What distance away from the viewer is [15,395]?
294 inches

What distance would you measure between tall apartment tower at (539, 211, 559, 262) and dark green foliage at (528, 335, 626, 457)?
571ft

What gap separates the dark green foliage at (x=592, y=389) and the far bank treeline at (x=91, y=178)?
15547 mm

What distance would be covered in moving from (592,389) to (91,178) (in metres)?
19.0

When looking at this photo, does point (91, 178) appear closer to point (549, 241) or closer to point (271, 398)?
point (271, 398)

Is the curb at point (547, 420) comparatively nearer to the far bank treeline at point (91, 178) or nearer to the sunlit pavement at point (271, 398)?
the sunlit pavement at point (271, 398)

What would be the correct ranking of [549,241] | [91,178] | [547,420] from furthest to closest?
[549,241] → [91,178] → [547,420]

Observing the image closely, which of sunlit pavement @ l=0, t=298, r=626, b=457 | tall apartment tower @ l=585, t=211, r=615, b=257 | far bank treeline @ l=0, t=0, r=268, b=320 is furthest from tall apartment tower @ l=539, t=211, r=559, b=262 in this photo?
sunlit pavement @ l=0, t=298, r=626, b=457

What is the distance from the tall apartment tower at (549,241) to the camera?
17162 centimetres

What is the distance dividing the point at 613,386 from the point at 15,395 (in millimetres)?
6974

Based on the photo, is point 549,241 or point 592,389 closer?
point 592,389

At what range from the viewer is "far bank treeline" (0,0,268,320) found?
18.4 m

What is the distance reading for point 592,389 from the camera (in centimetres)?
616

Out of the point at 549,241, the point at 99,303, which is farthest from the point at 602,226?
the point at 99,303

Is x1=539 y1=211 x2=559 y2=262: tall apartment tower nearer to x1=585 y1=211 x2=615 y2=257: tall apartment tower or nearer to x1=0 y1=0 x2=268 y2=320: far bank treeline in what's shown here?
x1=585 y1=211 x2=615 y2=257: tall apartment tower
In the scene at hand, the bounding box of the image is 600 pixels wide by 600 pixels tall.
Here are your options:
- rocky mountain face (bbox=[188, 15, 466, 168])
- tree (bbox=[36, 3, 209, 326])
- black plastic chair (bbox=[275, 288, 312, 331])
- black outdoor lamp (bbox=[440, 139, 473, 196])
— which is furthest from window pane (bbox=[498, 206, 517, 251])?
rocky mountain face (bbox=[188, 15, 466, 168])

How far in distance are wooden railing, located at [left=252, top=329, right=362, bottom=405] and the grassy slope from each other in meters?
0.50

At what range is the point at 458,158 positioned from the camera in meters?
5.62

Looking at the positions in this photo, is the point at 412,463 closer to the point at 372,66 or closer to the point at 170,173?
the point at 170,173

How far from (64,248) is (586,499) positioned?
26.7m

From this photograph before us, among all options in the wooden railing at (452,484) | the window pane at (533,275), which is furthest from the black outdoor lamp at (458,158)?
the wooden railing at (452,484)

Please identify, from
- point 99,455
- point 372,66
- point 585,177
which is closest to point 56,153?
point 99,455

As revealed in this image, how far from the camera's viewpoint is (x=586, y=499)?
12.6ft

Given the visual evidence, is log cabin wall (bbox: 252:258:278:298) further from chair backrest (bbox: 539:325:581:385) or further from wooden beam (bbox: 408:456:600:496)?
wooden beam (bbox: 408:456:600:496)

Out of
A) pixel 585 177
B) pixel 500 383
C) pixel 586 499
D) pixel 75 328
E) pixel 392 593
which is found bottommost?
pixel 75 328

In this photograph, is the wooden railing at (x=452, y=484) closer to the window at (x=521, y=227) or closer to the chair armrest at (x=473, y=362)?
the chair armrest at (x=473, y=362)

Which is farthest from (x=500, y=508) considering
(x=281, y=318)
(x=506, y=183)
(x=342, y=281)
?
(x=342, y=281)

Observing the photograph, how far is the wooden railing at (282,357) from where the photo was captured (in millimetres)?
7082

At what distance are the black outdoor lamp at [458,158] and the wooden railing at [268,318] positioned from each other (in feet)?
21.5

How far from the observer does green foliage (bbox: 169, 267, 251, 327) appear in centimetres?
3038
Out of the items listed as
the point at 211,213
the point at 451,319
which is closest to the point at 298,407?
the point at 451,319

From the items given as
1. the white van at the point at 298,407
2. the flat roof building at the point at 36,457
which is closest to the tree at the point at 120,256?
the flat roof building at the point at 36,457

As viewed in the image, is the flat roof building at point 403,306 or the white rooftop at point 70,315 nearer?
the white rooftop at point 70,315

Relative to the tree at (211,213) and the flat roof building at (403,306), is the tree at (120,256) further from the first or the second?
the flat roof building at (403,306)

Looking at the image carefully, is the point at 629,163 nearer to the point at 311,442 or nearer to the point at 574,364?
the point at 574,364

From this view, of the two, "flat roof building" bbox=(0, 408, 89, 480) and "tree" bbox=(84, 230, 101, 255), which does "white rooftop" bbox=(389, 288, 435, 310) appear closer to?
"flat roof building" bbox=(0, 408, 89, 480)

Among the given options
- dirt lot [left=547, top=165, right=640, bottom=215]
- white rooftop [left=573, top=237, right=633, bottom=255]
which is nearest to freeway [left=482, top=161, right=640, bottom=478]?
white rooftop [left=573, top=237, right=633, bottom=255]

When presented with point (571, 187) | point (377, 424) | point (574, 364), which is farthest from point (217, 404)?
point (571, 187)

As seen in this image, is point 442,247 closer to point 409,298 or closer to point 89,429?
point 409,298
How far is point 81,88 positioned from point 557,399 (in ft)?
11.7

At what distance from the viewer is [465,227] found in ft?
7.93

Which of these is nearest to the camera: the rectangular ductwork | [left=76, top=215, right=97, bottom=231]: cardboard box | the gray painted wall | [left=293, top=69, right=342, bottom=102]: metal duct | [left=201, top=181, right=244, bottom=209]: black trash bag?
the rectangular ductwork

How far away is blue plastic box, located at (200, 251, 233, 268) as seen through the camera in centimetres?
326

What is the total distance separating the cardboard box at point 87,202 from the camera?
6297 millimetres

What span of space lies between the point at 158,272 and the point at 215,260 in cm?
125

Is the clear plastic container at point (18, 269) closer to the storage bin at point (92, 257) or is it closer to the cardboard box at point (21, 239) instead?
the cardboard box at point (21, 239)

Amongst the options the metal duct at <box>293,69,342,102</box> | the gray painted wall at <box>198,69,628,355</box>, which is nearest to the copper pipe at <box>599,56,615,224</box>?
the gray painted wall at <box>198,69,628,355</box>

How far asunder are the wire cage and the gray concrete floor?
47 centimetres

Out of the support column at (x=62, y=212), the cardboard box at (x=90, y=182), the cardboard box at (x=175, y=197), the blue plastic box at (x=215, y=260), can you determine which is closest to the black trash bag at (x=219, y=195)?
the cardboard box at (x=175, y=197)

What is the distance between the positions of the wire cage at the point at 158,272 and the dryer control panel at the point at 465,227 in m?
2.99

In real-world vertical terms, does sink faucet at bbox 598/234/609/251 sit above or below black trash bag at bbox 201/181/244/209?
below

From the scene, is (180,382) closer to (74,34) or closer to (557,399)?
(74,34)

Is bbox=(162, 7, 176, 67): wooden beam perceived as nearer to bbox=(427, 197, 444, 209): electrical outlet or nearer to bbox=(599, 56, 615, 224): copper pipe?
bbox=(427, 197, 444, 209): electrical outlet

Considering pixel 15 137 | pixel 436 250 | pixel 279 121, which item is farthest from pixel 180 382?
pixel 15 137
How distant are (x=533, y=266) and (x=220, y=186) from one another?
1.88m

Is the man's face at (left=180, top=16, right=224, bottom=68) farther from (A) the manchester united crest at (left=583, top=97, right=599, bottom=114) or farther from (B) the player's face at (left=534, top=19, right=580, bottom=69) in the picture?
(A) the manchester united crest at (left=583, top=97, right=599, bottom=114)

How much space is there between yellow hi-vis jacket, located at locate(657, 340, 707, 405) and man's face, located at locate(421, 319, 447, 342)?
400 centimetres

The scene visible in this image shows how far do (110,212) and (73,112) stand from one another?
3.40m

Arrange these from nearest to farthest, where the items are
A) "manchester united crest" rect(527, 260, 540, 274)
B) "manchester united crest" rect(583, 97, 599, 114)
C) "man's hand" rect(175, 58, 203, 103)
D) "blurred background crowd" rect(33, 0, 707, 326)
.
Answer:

> _EXERCISE INSTRUCTIONS_
Return every line in the rows above that contains the word "electrical".

> _ANSWER_
Is bbox=(162, 7, 176, 67): wooden beam perceived as nearer to bbox=(427, 197, 444, 209): electrical outlet or nearer to bbox=(599, 56, 615, 224): copper pipe?
bbox=(427, 197, 444, 209): electrical outlet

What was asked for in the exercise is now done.